The first of the Budget tax and spend polls have been released, but it is hard to get a clear reading on whether the long-term trend towards support for more taxing and spending is easing or reversing.

In a Newspoll published in The Australian, the public is almost equally divided between saying scheduled tax cuts should go ahead (44%) or cancelled to reduce the deficit (47%). The 44% saying go ahead is slightly below the 49% who nearly 12 months ago wanted last year’s tax cuts to go ahead, but the trade-off posed has changed completely: last year the stated risk was higher inflation and interest rates (it seems so long ago…), this year the risk is making the budget deficit even larger. In both cases, however, just under half wanted tax cuts despite a risk of negative consequences later on.

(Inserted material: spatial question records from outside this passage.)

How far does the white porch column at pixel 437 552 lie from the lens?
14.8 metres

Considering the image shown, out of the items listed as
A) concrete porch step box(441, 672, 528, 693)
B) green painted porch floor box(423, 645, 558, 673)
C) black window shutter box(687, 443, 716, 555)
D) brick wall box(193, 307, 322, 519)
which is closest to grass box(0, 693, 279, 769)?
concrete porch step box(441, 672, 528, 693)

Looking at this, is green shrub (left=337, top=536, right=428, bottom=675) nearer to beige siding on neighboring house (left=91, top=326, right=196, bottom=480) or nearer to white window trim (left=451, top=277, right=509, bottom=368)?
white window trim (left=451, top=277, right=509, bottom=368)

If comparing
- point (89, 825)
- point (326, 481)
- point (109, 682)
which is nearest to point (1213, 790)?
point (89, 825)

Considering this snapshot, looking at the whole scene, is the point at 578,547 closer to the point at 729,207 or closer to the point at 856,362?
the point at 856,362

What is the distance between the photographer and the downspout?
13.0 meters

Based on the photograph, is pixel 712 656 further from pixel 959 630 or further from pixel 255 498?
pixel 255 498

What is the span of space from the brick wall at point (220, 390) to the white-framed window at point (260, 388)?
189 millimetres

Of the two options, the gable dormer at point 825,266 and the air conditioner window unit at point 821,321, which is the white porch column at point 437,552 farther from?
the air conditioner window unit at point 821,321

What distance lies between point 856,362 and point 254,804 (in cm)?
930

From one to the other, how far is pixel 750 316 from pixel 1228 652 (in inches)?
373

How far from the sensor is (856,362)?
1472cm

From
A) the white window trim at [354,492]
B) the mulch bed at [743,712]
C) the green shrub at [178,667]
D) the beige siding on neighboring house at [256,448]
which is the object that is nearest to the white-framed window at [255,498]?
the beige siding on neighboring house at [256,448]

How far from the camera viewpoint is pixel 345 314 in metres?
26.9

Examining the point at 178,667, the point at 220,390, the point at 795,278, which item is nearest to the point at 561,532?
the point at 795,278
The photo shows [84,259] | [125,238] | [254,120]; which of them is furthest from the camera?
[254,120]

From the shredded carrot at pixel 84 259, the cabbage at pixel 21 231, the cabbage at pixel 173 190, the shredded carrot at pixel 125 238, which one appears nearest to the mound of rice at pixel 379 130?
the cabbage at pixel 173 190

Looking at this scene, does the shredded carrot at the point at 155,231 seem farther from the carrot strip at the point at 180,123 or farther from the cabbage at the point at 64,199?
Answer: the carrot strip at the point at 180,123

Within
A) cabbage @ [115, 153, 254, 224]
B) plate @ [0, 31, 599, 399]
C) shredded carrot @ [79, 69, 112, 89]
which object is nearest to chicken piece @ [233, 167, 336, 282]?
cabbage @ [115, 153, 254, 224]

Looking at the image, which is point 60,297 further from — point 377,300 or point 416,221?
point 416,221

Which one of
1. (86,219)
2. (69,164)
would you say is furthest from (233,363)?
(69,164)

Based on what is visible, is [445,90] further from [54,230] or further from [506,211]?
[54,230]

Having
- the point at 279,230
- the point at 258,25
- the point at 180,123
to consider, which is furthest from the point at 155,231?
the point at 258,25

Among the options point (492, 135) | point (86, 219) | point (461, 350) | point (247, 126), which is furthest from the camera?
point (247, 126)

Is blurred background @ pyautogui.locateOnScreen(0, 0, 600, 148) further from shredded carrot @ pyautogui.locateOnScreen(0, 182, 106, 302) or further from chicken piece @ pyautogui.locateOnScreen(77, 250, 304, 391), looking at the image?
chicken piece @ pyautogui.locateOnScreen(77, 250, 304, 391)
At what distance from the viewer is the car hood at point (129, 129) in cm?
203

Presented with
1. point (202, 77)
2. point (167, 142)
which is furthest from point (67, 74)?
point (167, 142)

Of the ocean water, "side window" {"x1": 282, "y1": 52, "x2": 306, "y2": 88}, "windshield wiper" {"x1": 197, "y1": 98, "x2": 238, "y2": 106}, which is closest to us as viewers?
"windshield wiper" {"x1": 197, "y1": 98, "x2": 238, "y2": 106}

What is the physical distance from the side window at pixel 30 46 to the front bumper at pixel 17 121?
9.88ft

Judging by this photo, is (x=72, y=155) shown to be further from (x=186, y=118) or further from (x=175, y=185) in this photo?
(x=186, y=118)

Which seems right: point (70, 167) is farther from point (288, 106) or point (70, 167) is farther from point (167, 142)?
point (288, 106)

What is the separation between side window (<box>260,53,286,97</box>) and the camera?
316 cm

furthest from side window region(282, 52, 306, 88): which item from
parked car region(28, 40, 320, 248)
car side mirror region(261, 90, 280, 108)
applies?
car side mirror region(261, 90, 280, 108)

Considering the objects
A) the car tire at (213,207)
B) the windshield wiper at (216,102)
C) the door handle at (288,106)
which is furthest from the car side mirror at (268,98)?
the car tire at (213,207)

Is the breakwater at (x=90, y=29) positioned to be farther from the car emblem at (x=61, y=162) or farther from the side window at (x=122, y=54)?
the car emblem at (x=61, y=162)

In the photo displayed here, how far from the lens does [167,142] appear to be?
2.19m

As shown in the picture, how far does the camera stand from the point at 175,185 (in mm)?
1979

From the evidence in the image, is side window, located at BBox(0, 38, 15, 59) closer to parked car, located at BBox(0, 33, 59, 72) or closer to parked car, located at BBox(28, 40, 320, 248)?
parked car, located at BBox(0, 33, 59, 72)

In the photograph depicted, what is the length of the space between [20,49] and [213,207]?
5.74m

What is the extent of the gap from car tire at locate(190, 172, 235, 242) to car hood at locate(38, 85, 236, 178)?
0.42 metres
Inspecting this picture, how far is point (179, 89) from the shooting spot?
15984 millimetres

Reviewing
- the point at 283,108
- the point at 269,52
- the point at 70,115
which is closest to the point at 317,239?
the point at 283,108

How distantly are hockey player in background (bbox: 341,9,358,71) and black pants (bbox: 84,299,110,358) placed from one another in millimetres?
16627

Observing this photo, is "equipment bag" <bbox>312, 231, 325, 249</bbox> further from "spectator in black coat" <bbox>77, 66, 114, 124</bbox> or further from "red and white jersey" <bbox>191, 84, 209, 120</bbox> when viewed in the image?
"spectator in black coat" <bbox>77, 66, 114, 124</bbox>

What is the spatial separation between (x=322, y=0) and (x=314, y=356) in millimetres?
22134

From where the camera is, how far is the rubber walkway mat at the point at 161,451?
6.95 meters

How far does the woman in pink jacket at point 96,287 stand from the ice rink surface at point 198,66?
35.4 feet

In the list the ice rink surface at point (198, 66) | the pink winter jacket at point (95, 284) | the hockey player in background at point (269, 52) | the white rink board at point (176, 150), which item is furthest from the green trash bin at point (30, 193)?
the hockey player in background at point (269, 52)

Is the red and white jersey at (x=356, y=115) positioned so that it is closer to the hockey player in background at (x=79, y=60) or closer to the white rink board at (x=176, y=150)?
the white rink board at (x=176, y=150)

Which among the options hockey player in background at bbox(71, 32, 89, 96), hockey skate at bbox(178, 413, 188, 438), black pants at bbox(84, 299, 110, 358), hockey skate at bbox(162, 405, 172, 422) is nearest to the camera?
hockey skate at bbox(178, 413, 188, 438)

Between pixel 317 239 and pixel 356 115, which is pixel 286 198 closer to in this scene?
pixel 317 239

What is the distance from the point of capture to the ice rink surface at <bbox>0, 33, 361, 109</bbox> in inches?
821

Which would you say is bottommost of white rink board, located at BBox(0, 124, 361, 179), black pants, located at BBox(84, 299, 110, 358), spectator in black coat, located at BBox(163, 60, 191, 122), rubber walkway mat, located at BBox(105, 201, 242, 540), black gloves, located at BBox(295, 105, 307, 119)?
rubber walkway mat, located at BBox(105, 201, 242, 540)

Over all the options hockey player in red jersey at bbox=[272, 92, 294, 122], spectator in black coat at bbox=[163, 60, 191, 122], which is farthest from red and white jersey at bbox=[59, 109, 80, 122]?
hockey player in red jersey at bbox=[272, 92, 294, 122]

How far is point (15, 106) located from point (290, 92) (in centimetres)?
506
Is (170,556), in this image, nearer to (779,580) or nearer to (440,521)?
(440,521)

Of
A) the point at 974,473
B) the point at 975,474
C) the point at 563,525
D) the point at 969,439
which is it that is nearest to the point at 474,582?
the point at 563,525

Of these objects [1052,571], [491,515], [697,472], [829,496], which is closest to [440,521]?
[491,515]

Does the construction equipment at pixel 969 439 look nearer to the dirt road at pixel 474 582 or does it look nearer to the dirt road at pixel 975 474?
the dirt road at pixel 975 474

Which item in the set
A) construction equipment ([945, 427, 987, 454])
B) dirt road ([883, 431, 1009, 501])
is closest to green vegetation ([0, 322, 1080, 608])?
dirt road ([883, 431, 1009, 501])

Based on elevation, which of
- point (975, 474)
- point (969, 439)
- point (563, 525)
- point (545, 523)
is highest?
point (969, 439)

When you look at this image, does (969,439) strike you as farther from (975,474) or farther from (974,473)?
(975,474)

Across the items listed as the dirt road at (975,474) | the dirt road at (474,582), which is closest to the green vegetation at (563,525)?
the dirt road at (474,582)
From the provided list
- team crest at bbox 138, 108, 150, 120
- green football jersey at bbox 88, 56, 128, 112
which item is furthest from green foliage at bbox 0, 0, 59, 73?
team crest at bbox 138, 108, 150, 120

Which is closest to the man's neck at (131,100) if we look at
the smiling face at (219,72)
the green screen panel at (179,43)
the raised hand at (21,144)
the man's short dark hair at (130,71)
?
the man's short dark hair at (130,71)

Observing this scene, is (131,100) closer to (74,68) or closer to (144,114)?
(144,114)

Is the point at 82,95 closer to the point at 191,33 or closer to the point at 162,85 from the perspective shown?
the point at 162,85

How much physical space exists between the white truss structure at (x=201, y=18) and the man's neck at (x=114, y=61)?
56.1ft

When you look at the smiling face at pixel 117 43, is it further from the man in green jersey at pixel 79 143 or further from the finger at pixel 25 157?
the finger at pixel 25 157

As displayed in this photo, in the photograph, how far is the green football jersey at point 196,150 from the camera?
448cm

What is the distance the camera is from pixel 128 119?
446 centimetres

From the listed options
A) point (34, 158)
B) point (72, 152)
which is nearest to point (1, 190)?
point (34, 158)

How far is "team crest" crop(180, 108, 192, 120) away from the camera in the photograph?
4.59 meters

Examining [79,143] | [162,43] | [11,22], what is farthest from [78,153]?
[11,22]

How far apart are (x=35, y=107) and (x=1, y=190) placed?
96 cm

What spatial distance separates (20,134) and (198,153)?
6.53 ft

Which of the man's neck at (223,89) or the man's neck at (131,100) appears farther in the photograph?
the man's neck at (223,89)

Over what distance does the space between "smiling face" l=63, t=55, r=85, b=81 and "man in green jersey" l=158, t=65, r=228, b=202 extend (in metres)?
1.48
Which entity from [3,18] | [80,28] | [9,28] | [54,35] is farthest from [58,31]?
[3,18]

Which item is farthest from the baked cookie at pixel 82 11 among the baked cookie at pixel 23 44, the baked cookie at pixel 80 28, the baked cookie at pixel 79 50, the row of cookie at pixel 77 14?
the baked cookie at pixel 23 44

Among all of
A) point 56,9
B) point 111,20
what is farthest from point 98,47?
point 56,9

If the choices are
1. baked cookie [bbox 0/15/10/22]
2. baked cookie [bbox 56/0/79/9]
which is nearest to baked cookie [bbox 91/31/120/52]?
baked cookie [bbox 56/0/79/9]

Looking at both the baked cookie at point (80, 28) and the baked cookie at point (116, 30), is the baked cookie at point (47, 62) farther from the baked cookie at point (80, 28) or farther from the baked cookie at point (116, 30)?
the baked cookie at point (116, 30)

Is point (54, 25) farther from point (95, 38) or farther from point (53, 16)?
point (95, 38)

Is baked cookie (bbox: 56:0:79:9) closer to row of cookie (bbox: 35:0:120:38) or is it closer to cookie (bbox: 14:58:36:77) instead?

As reported at Pollytics blog, the Essential Report survey found that, when given a choice between reducing the deficit and increasing taxes on high income earners and decreasing spending, 49% went for higher taxes and 42% for less spending.

If we assume that higher taxes and cancelling tax cuts are much the same thing, it seems like pro-tax views are still favoured by more people than the lower-tax perspective. However, the role of deficits in structuring opinion makes it hard to see where the underlying trend is going; it is possible that the deficit may induce support for tax that would not be there in better fiscal circumstances, just at it was possible that the previous large surpluses induced support for more spending that would not have been there if higher taxes were needed to pay for it.